Schmidt podkreśliła, że jej decyzja o zawieszeniu członkostwa w klubie spotkała się "ze zrozumieniem" nowej szefowej klubu, Kamili Gasiuk-Pihowicz. - Dzisiaj mamy posiedzenie klubu, na którym będziemy dyskutować, co dalej: co dalej z Nowoczesną, co dalej z naszą tożsamością - dodała.

Posłanka mówiąc o swoim zawieszeniu wyjaśniła, że miał to być sygnał "dla środowisk kobiecych, że w Sejmie w obecnej kadencji są również posłowie, którzy mają poglądy liberalne". Dodała, że jej zawieszenie jest formą protestu wobec kolegów i koleżanek, którzy nie wzięli udziału w głosowaniu nad projektem ustawy liberalizującej przepisy aborcyjne.
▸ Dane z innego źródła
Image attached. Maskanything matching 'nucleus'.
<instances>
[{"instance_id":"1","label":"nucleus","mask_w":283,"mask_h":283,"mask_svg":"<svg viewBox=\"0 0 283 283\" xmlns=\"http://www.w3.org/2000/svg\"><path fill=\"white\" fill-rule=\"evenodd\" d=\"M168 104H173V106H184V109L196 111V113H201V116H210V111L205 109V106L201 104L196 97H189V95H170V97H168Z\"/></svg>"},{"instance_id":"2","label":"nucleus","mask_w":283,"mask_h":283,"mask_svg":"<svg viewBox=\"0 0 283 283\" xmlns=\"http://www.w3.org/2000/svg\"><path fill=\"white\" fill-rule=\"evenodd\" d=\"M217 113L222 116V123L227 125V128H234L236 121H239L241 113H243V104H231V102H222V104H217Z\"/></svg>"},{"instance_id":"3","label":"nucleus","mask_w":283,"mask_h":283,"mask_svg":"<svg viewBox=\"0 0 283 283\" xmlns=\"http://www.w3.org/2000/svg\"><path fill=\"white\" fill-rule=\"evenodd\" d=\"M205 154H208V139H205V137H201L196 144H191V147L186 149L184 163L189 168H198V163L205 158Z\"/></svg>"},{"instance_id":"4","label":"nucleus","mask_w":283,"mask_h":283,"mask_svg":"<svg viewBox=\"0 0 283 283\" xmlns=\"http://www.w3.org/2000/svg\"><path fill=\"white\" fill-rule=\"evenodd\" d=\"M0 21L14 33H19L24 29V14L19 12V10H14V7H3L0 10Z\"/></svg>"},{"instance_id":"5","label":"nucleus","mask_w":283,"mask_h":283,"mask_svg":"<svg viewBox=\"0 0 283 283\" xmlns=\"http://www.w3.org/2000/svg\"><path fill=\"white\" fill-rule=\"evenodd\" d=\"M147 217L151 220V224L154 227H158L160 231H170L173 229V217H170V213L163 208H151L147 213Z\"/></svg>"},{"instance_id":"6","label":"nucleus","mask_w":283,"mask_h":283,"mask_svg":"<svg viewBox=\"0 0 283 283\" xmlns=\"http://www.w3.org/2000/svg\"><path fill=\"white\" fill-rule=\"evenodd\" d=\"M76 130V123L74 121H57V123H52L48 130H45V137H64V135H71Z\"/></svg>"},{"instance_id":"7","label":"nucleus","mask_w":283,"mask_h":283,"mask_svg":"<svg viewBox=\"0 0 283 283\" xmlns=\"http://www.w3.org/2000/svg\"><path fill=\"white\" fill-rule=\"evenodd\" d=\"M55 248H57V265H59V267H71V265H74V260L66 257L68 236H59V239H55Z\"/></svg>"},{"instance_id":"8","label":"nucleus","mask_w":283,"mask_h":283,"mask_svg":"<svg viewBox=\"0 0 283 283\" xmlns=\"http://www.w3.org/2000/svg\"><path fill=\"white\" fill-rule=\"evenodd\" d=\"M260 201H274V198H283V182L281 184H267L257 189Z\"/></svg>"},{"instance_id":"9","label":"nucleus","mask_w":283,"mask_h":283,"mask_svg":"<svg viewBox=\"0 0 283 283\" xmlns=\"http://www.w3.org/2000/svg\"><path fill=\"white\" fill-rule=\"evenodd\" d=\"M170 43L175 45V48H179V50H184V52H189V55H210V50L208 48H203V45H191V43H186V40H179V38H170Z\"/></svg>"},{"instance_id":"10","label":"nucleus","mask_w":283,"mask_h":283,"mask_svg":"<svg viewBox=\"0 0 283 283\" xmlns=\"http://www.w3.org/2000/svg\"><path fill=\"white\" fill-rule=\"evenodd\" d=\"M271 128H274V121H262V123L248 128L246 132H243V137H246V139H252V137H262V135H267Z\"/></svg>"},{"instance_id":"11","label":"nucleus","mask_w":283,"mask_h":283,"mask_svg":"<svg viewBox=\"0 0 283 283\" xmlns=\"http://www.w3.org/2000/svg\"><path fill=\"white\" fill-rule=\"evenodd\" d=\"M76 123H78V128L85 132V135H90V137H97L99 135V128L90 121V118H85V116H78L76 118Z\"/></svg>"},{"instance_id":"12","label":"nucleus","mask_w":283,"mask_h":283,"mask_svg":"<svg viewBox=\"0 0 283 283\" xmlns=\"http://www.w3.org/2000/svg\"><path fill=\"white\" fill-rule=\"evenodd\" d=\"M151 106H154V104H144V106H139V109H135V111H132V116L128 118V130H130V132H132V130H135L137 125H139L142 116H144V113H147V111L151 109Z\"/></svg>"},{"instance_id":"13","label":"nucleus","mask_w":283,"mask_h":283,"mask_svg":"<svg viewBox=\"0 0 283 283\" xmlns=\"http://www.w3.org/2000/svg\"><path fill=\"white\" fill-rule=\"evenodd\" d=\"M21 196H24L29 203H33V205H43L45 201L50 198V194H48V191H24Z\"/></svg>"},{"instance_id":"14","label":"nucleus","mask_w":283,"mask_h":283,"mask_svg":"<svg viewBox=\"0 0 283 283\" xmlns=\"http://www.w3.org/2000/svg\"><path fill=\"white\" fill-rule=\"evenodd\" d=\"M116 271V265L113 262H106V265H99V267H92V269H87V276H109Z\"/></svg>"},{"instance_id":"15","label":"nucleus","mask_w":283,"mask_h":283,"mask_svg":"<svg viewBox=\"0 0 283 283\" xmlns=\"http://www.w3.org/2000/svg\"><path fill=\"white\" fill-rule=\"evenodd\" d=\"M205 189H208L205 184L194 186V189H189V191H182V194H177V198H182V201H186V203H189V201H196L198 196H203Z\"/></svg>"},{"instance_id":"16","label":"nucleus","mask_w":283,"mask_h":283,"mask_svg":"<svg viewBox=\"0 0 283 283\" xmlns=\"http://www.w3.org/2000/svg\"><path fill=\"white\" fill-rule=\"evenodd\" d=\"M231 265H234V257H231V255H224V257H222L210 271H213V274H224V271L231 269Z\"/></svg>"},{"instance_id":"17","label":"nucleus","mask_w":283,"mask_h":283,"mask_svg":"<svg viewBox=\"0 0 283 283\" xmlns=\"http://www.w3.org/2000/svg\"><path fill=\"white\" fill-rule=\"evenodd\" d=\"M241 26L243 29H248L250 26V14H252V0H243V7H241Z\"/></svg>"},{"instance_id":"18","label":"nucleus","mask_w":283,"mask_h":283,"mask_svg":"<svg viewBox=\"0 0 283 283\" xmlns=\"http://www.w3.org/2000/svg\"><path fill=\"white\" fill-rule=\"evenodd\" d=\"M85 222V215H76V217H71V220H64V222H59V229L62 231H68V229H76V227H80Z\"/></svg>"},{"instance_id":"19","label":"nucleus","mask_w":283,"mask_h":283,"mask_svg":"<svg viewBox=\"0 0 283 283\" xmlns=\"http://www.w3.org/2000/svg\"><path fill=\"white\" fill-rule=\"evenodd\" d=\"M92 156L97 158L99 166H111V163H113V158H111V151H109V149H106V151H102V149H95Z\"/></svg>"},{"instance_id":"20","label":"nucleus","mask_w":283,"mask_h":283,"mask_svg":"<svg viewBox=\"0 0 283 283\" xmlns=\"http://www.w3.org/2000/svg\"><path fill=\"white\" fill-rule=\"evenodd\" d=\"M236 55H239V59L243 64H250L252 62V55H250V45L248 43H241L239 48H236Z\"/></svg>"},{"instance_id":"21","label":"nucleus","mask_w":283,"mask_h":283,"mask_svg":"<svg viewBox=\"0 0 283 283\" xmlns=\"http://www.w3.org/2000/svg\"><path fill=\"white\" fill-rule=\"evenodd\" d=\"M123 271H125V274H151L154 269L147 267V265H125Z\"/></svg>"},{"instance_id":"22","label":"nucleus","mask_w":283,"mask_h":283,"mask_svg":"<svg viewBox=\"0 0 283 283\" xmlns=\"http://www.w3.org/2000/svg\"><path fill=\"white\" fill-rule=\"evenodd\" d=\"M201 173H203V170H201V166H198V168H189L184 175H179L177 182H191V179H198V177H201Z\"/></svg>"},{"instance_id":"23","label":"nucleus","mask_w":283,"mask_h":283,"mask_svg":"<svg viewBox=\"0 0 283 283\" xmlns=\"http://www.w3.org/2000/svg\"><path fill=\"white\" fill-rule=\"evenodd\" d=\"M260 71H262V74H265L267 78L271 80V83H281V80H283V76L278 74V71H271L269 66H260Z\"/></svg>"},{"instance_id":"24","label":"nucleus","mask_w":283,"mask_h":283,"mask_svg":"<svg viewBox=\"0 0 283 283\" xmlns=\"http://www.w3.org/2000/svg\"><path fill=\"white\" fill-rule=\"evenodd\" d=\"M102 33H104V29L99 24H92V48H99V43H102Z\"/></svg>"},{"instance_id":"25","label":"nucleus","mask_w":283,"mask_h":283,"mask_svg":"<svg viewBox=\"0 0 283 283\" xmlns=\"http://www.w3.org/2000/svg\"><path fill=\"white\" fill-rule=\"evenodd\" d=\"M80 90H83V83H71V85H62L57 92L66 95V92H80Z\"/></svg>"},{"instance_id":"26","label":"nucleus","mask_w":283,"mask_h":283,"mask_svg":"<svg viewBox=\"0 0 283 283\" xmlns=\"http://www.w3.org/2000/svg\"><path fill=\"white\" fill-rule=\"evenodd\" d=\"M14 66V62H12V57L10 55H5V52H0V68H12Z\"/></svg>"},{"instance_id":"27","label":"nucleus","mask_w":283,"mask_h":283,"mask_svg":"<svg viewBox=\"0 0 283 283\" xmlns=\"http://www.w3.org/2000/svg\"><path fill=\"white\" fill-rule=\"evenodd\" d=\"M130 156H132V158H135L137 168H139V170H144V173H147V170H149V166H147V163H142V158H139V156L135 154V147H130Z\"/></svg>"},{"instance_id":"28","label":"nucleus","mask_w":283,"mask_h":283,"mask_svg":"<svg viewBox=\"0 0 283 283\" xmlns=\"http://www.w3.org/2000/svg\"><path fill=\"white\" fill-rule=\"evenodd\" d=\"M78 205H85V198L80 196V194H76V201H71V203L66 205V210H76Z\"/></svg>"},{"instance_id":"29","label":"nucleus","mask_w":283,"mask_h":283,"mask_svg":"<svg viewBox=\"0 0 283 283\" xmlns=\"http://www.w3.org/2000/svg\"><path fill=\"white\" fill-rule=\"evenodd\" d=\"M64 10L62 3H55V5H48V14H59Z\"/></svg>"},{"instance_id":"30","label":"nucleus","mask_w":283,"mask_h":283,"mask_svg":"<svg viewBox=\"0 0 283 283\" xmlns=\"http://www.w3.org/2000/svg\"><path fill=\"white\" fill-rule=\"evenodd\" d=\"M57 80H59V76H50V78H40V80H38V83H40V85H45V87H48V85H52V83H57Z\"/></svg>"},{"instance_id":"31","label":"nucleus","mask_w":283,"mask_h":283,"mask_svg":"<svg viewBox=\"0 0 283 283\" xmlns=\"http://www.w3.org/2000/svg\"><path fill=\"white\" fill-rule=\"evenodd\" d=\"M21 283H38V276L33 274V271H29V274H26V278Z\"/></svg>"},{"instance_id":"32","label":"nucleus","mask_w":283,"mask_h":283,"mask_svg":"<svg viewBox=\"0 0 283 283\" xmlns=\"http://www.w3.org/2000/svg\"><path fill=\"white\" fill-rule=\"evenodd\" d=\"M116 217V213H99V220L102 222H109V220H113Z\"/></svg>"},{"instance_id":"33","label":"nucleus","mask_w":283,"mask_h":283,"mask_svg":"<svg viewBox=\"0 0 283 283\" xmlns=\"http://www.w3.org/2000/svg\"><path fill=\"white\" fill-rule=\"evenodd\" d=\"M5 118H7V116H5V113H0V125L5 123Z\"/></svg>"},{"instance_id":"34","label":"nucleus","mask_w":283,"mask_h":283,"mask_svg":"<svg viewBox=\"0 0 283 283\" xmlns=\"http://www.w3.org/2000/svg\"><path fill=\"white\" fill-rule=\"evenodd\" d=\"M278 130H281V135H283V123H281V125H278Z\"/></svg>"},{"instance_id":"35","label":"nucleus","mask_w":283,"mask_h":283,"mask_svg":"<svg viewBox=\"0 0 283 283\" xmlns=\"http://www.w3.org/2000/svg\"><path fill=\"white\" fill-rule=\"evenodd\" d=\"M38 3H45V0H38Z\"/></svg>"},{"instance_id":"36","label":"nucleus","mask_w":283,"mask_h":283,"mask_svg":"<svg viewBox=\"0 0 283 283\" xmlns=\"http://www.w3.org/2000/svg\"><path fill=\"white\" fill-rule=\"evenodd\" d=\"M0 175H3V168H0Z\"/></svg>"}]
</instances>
Schmidt podkreśla, że głosowanie "nie było kwestią poglądów". - Mieliśmy do czynienia z projektem obywatelskim, to było pierwsze czytanie, to nie było trzecie czytanie - mówiła podkreślając, że poparcie ustawy nie oznaczało, że może ona wejść w życie. Dodała, że projekt można było zmieniać podczas prac w komisji.

Mówiąc o nowej szefowej klubu, Kamili Gasiuk-Pihowicz, Schmidt przyznała, że "miała pecha" debiutując w czasie głosowania, w którym część klubu przyczyniła się do odrzucenia obywatelskiego projektu ustawy.

Schmidt była też pytana o stowarzyszenie Plan Petru, byłego lidera Nowoczesnej. Podkreśliła, że celem tej inicjatywy jest "stricte merytoryczna debata".